┌─ Reading text
WASHINGTON, Oct. 24 (UPI) -- U.S. Sen. Ted Kennedy, D-Mass., has been working from his sick bed with lobbyists and lawmakers to craft a bipartisan healthcare package, aides said
Kennedy's goal is to introduce a universal healthcare bill as soon as the new Congress convenes next year and push for a quick passage, The Washington Times reported Friday.
Kennedy has been sidelined since the spring when he was diagnosed with brain cancer. Since his operation he has limited public appearances except for his speech during the Democratic National Convention in August.
The senator reportedly hopes the bill will be helped by extensive consultations between his staff and others who have skin in the healthcare system, Kennedy spokesman Anthony Coley said.
└─
┌─ Exercise data
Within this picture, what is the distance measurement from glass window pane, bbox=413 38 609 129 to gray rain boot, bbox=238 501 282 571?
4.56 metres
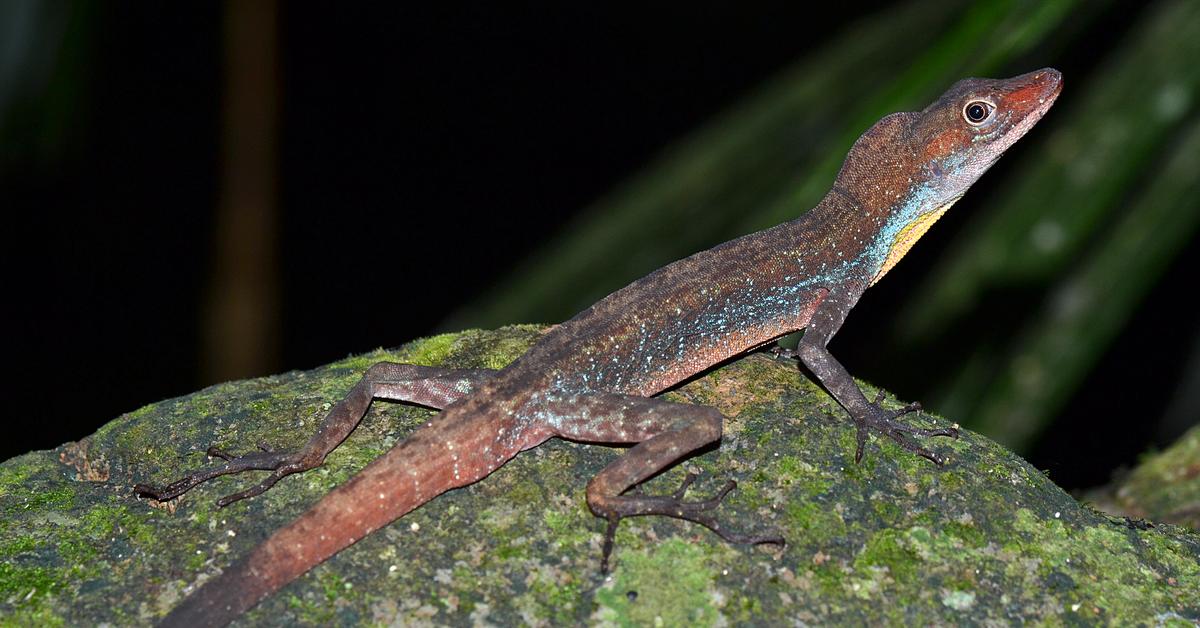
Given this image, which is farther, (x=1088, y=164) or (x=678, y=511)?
(x=1088, y=164)

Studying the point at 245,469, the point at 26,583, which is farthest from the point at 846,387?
the point at 26,583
└─
What to do ::
1. In the news report on Senator Kennedy, who is named as Kennedy's spokesman?
2. Extract the part of the news report on Senator Kennedy between "WASHINGTON, Oct. 24" and "Times reported Friday.", inclusive.
3. Continue the news report on Senator Kennedy from where it stops.
These entries have nothing to do with the news report on Senator Kennedy.

Results by task ::
1. Anthony Coley.

2.
WASHINGTON, Oct. 24 (UPI) -- U.S. Sen. Ted Kennedy, D-Mass., has been working from his sick bed with lobbyists and lawmakers to craft a bipartisan healthcare package, aides said
Kennedy's goal is to introduce a universal healthcare bill as soon as the new Congress convenes next year and push for a quick passage, The Washington Times reported Friday.

3.
"Senator Kennedy has spent the last several weeks laying the groundwork for reform so that we can be ready to go in 2009," Coley told the Times. "This is and has been the cause of Senator Kennedy's life."
Among lawmakers receptive to a bipartisan plan and who have been involved in initial talks is Sen. Michael B. Enzi, R-Wyo., the ranking Republican on the Senate Health Committee chaired by Kennedy.
The meetings offer "testament to how people feel about" Kennedy, Enzi spokesman Michael Mahaffey said.
"There is a serious process moving forward and that augurs well," said Ron Pollack, executive director of Families USA, a non-profit healthcare advocacy group.